Unsur-unsur intrinsik Hikayat Sri Rama:
Tema: Kesetiaan dan pengorbanan
bukti: Para patik Sri Rama berani berkorban nyawa demi membantu Sri Rama yang sedang kesulitan mencari Sita Dewi. Mereka bakti akan perintah Sri Rama dengan menunujukkan kesetiaan mereka pada Sri Rama.
Alur: Maju
bukti: Sri Rama mencari Sita Dewi yang dibawa lari oleh Maharaja Rawana. Dia berhasil menemukan petunjuk tentang keberadaan Sita Dewi saat bertemu dengan Jentayu. Namun, Jentayu mati setelah menceritakan tentang pertarungannya melawan Maharaja rawana.

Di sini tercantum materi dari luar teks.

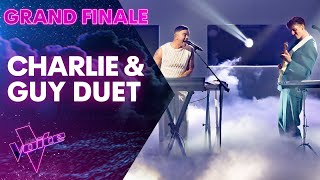 Charlie amp Guy Sebastian Put A Spin On Torn  Grand Finale  The Voice Australia [upl. by Yema495]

Mayat Jentayu dibakar di atas tangan Sri Rama.
Penokohan: diceritakan secara dramatik (tidak langsung)
Tokoh:
Tokoh utama: Sri Rama
Tokoh tambahan: Laksamana, Sita Dewi, Maharaja Rawana, Jentayu, Dasampani, burung jantan, dan bangau.
Setting/latar cerita
Latar waktu: siang hari
bukti: pada paragraf enam kalimat pertama pada hikayat
Latar tempat: di hutan rimba belantara
bukti: pada paragraf pertama kalimat kedua
Latar suasana: bahagia, mengaharukan
bukti: Sri Rama terharu melihat kesetiaan Jentayu atas pengabdiannya menolong Sita Dewi.
Sudut pandang: menggunakan orang ketiga sebagai pelaku utama
Amanat: hargailah pengorbanan seseorang yang telah rela mati demi menbantu kita


7 comments:

  1. Wah terimakasih banyak.
    kunjungannya source: http://www.infokekinian.com

    ReplyDelete


  2. Salam kenal..


    Bagi Anda yang berminat untuk berobat atau mengikuti pelatihan teknik hipnoterapi Islam, silahkan kunjungi website PELATIHAN HIPNOTERAPI ISLAMI BANDUNG untuk mendapat pengetahuan lebih tentang Hipnotherapi dan ilmu kejiwaan lainnya.

    ReplyDelete
  3. http://nalurerenewws.blogspot.com/2018/07/taipanqq-pernikahan-membuat-kesehatan.html

    Taipanbiru
    TAIPANBIRU . COM | QQTAIPAN .NET | ASIATAIPAN . COM |
    -KARTU BOLEH BANDING, SERVICE JANGAN TANDING !-
    Jangan Menunda Kemenangan Bermain Anda ! Segera Daftarkan User ID terbaik nya & Mainkan Kartu Bagusnya.
    Dengan minimal Deposit hanya Rp 20.000,-
    1 user ID sudah bisa bermain 8 Permainan.
    BandarQ
    AduQ
    Capsasusun
    Domino99
    Poker
    BandarPoker
    Sakong
    Bandar66

    Kami juga akan memudahkan anda untuk pembuatan ID dengan registrasi secara gratis.
    Untuk proses DEPO & WITHDRAW langsung ditangani oleh
    customer service kami yang profesional dan ramah.
    NO SYSTEM ROBOT!!! 100 % PLAYER Vs PLAYER
    Anda Juga Dapat Memainkannya Via Android / IPhone / IPad
    Untuk info lebih jelas silahkan hubungi CS kami-Online 24jam !!
    • WA: +62 813 8217 0873
    • BB : E314EED5

    Daftar taipanqq

    Taipanqq

    taipanqq.com

    Agen BandarQ

    Kartu Online

    Taipan1945

    Judi Online

    AgenSakong

    ReplyDelete
  4. Bacot lu emang kamu penting anjin****

    ReplyDelete
  5. This comment has been removed by the author.